Nowadays Café Florian, which from the beginning of the twentieth century devised the traditional idea of a café concerto with a permanent orchestra, is still the place where Venice and the world come to meet and where you could sit close to some renewed characters and cinema stars. Among other things it offers a wide range of unique products too, such as different kinds of coffees and teas, room fragrances, accessories as silk scarves and ties which you can buy also on its extremely refined web site on the Internet.
“I took a seat at the Caffè Florian, savouring the ices, listening the music, chatting with an acquaintances. No traveller can forget the immense mass of tables and chairs wich advances like a promontory into the smooth lake of the square” Henry James
Caffè Quadri
It rose in 1775 with its original name ‘Il Rimedio’ by will of Giorgio Quadri, an eastern inhabitant of Corfù; it rapidly stood out among the several cafés in the Square, which at that time were about 34.

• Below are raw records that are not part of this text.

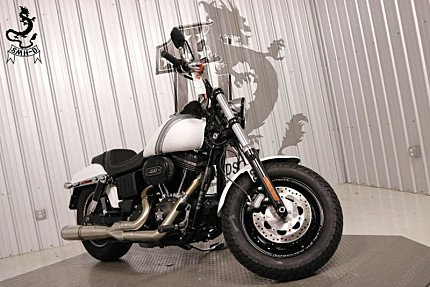 2017 harley-davidson Dyna Fat Bob for sale 200627036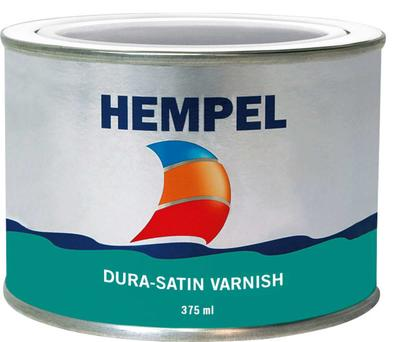 Dura-Satin Varnish 3/8 ltr.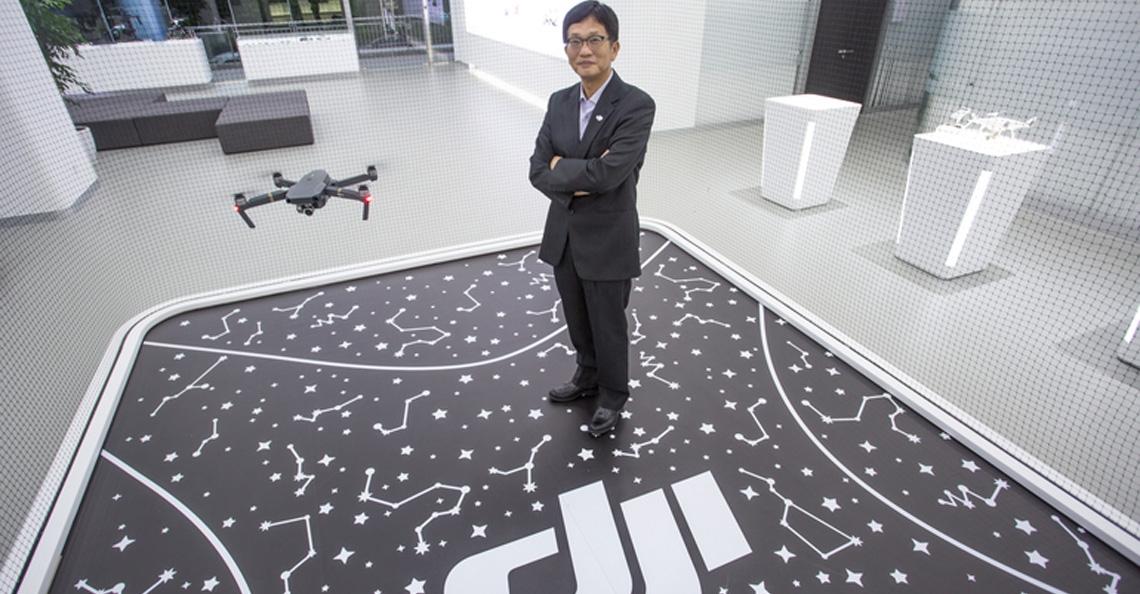 DJI stelt Roger Luo aan als nieuwe directeur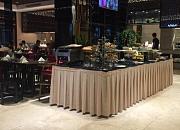 杭州运河塘栖雷迪森庄园御园餐厅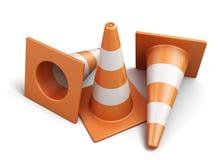 Wenige Verkehrskegel lokalisiert auf einem weißen Hintergrund 3d übertragen imag Stockbilder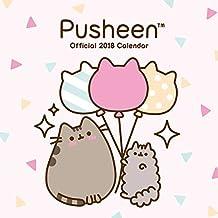 Pusheen Official 2018 Calendar - Square Wall Format (Calendar 2018)
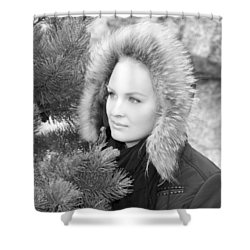 Alaskan Portrait Shower Curtain
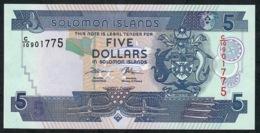 SOLOMONS ISLANDS P26d 5 DOLLARS 2018 (new) Signature 8 (intro.2018 ) UNC. - Salomonseilanden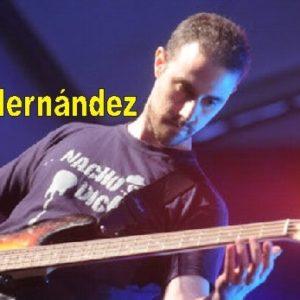 Pekeño Ternasko 250: Raúl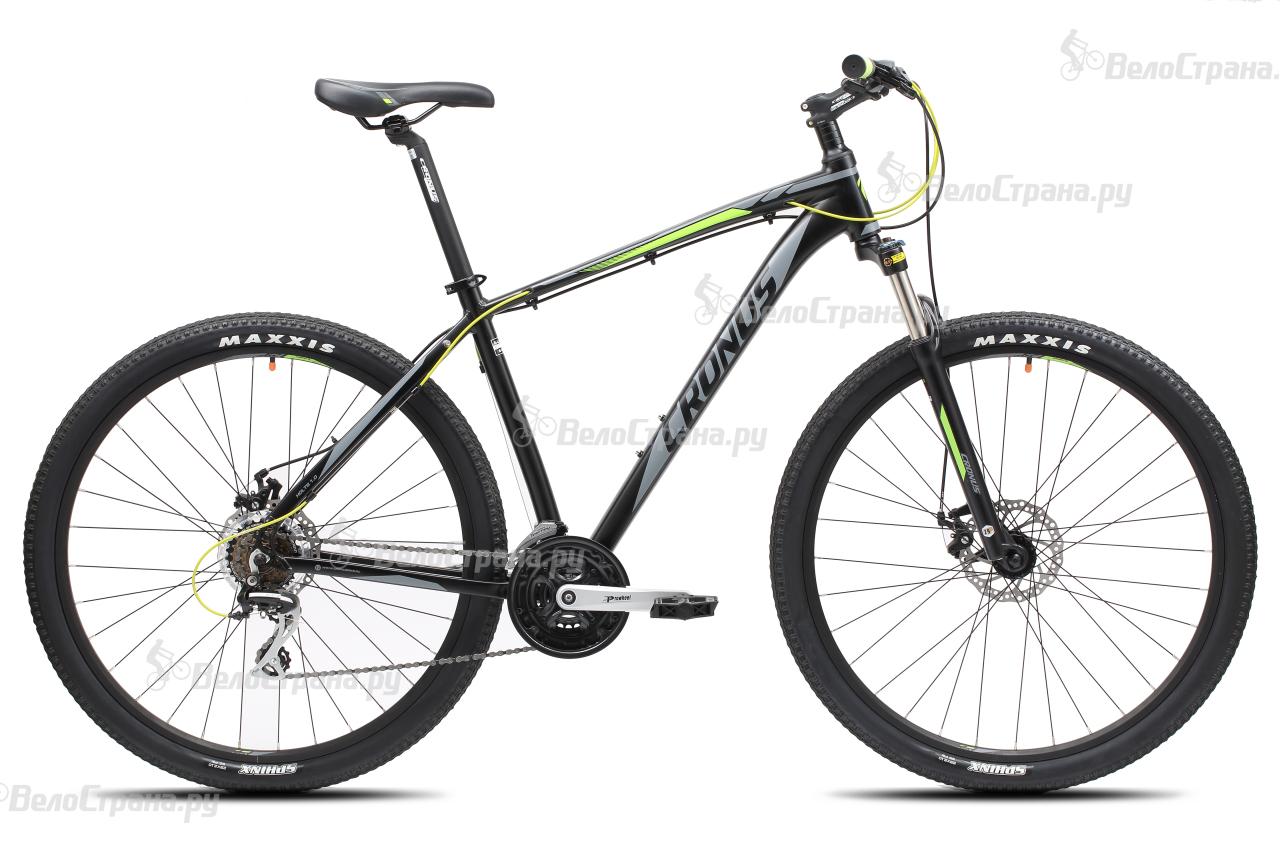 Велосипед Cronus Holts 1.0 29 (2017) фильтр на приус 23300 74330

In 1830 the café was taken over by the Vivarini brothers who gave it a great impulse by opening new rooms on the upper floor. The elegant and refined place adorned with the wonderful stuccoes and the valuable pictures by Giuseppe Ponga, as well as its position in the Square have, since ancient times, exercised an incredible fascination on renewed characters. In fact, by leafing backwards through the pages of the Guest Book of the Café Quadri you can find Stendhal, who was a regular customer, Lord Byron who, as lover of dissoluteness, was always searching for female companies sitting for more than three years almost in all the cafés of the Square. Honoré De Balzac visited the Quadri in 1837 and Richard Wagner, the great German composer, used to sip a coffee there at eleven o’clock.
Caffè La Calcina
It is along the Zattere or Rafts both the Café and the homonym pension witnessed the drafting of the very famous ‘The stones of Venice’ by John Ruskin. The Café La Calcina – which later became Vapore e Cucciolo – was the meeting place of dissolute artists such as Francesco Maria Piave, namely the librettist of Verdi: the poet Marie de Regnier, loved by D’Annunzio, of whom there is a picture dating 1909, in which she is with the writer Jean-Louis Vaudoyer. In 1912, just at the tables of the Café, Rainer Maria Rilke wrote a letter entitled ‘Bridge Calcina Zattere 775’and addressed to Princess Thurn und Taxis. Nowadays the name of the Café is La Piscina, reminding an authentic piece of Venice: in fact just here up to the Sixties there was a seaside resort with a swimming pool (in those days the lagoon water was not so dirty as today!), a delimited space where people could amuse themselves.